| About this task |
Search term "site": copy each line of the data containing it.

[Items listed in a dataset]
---+---
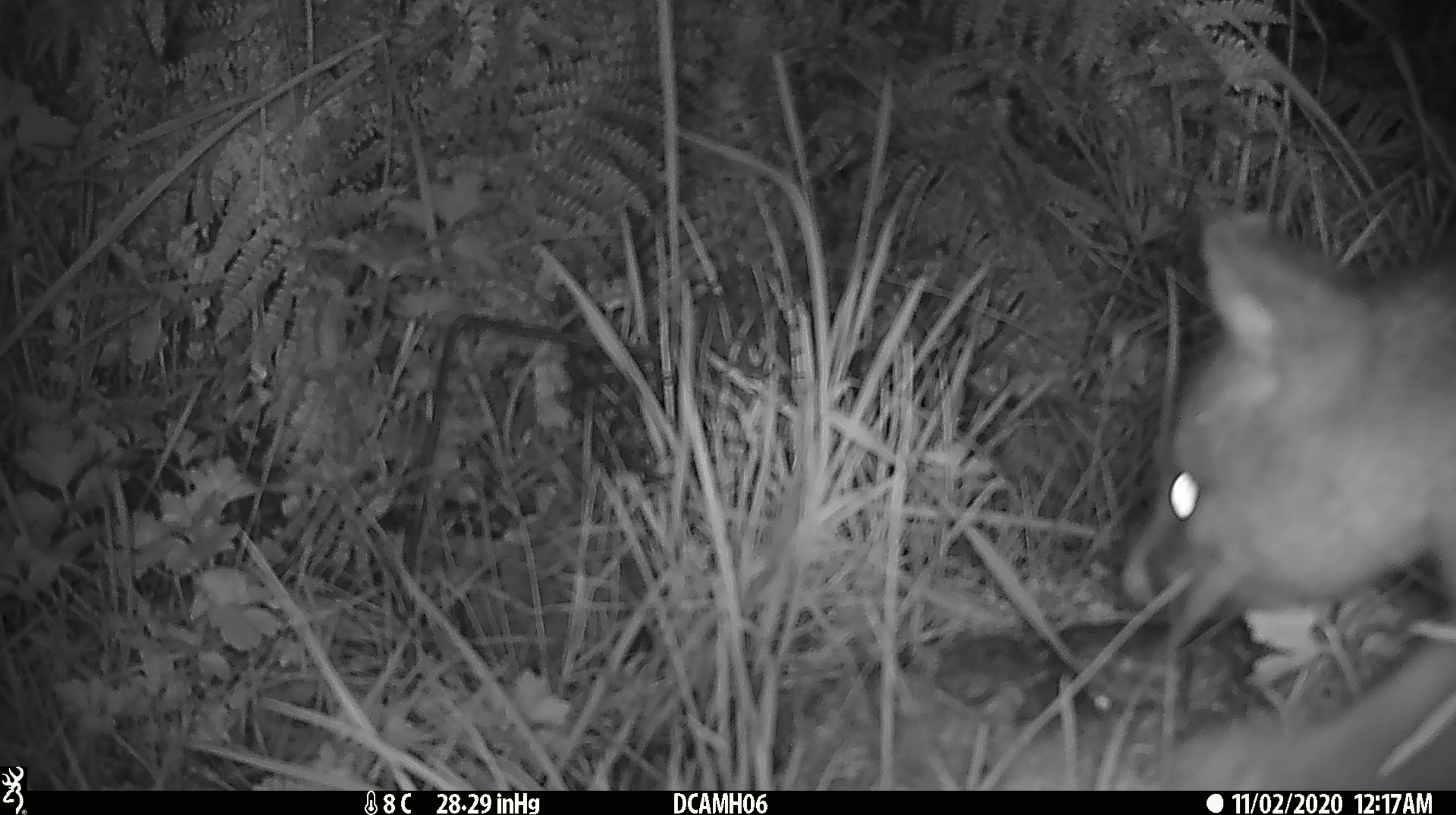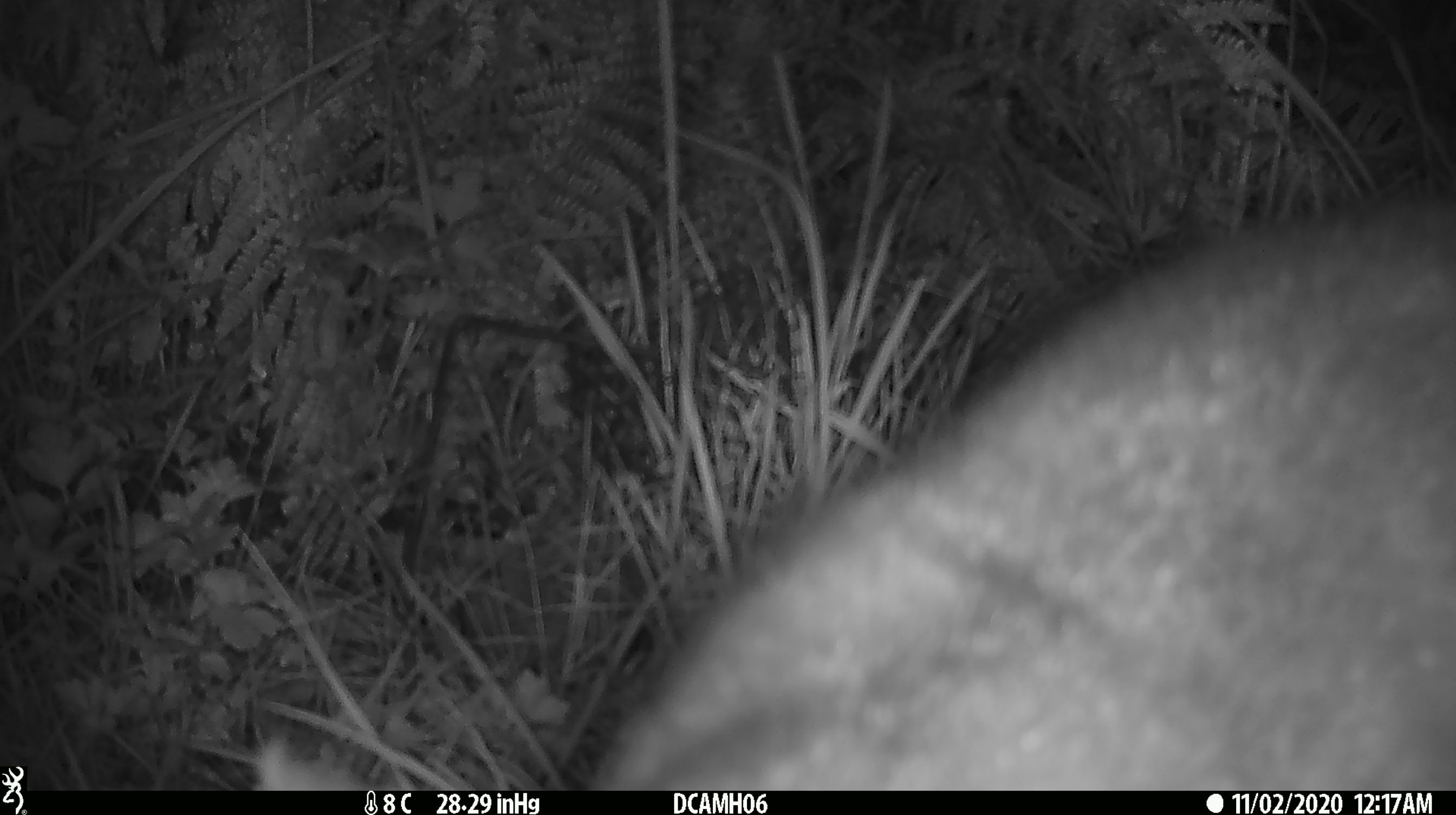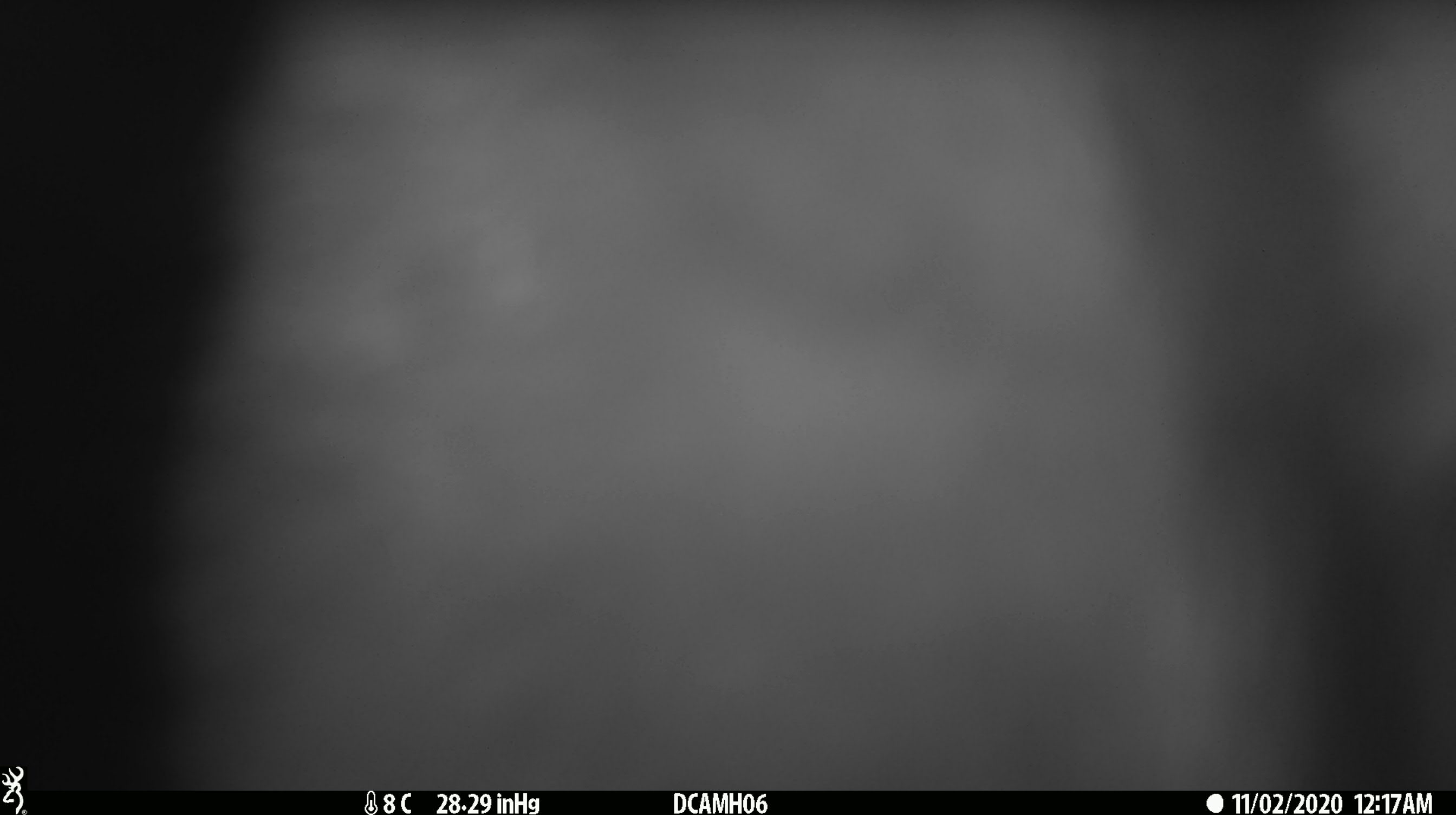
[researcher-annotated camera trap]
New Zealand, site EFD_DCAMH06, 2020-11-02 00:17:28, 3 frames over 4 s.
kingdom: Animalia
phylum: Chordata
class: Mammalia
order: Diprotodontia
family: Phalangeridae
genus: Trichosurus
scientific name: Trichosurus vulpecula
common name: common brushtail possum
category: possum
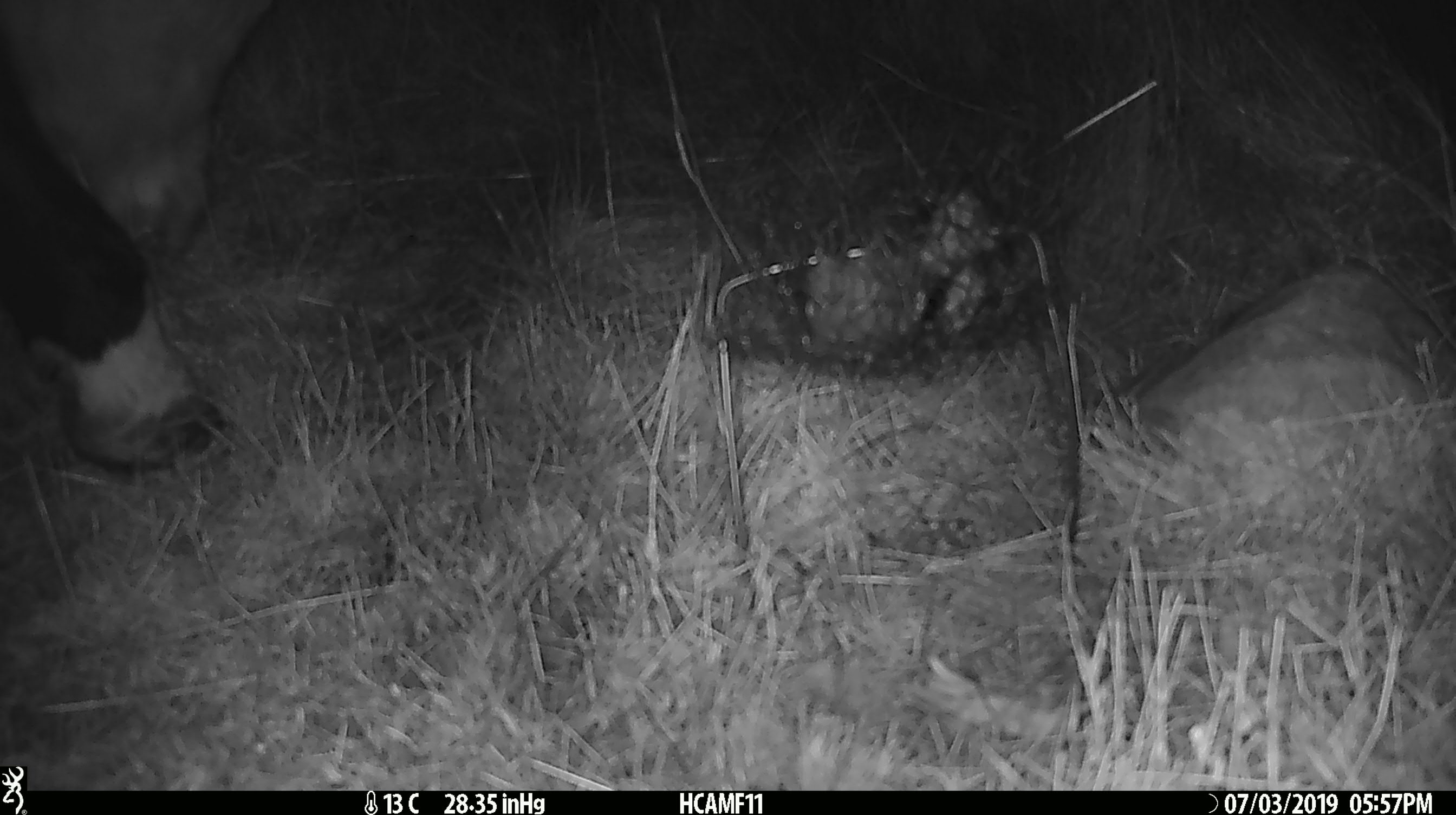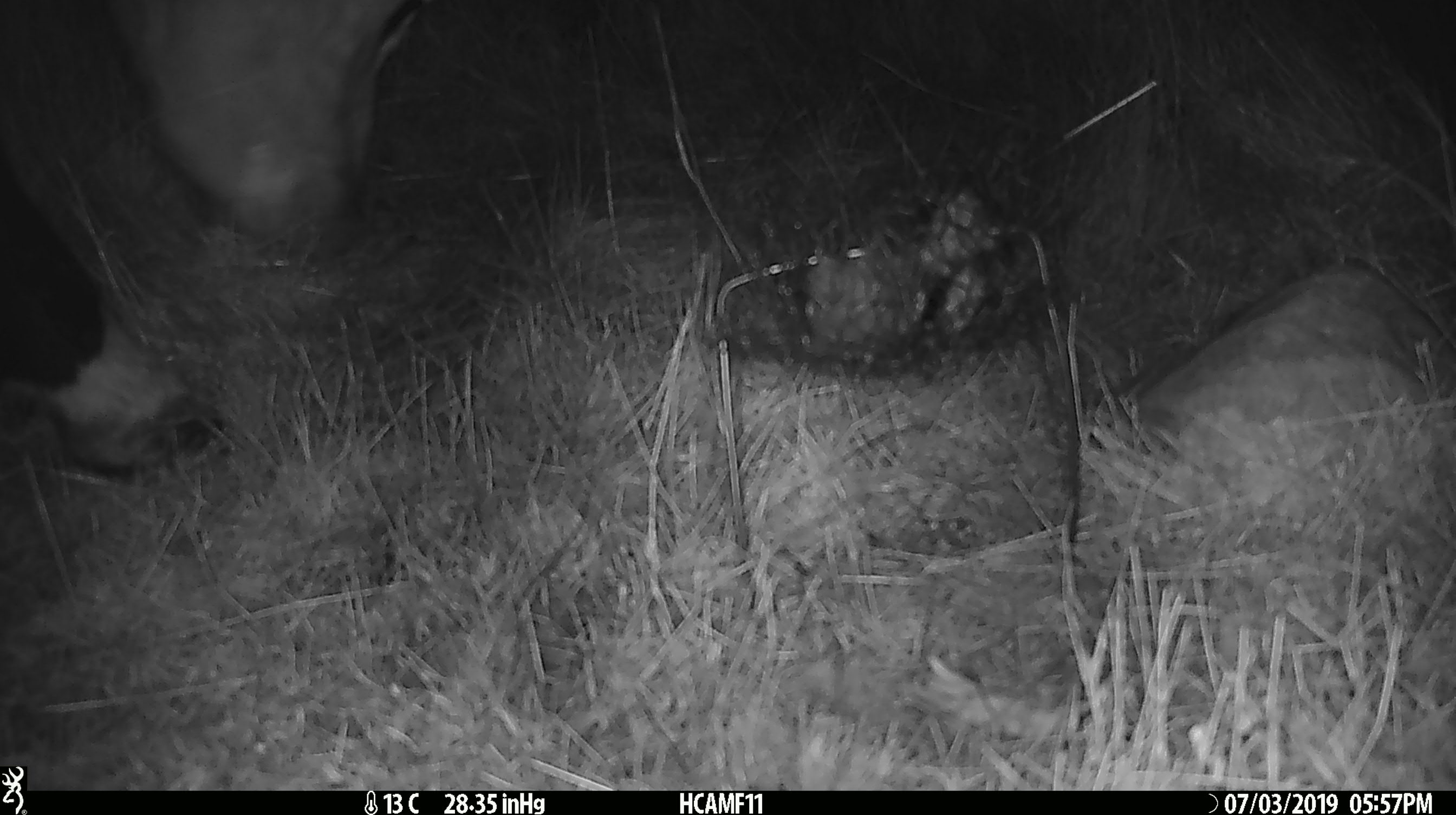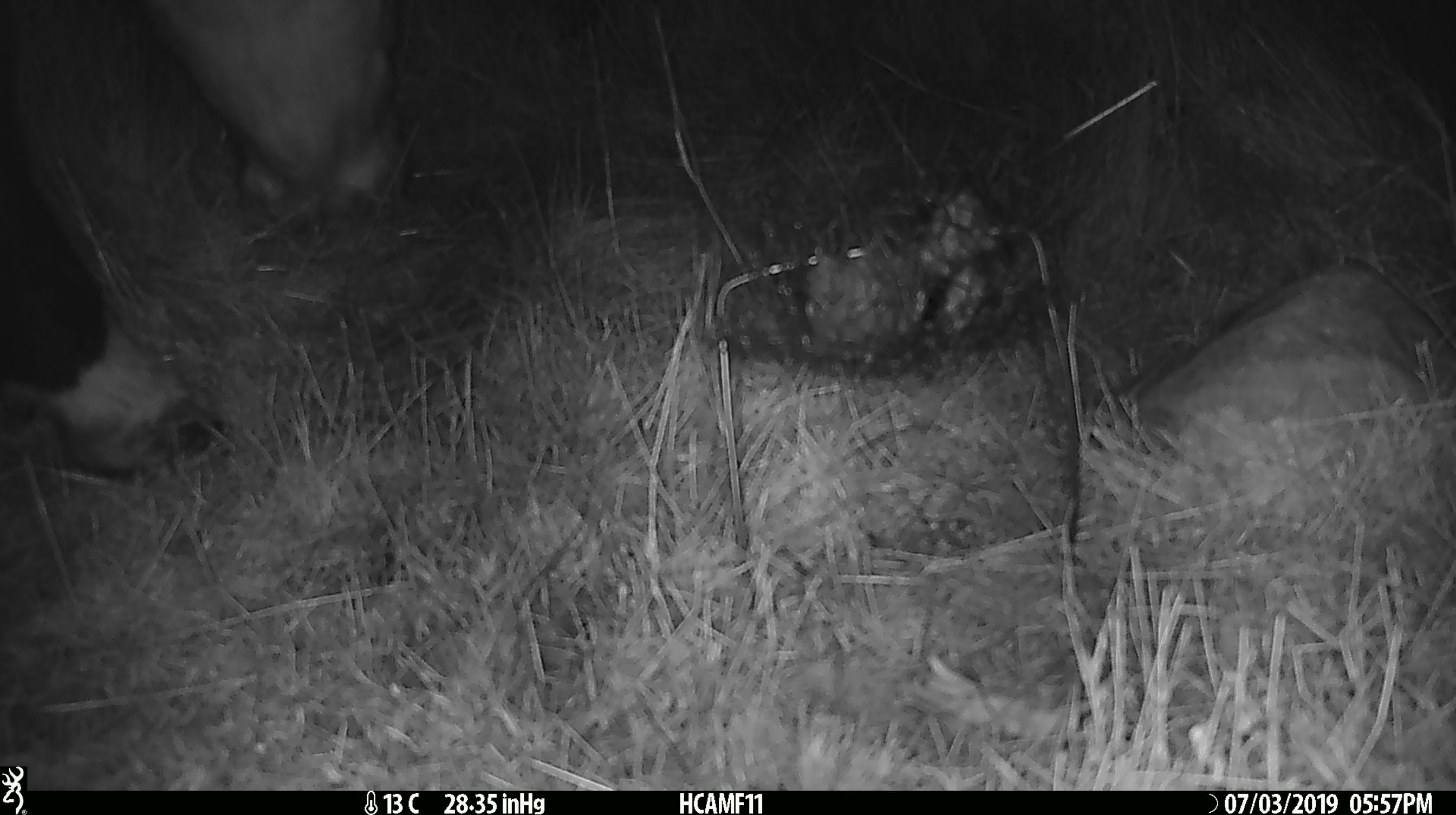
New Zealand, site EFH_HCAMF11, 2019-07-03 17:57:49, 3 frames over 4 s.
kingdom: Animalia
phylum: Chordata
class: Mammalia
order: Artiodactyla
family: Bovidae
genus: Bos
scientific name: Bos taurus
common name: domestic cow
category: cow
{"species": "cow (domestic cow) (Bos taurus)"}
---+---
| Completed task |
New Zealand, site EFD_DCAMH06, 2020-11-02 00:17:28, 3 frames over 4 s.
New Zealand, site EFH_HCAMF11, 2019-07-03 17:57:49, 3 frames over 4 s.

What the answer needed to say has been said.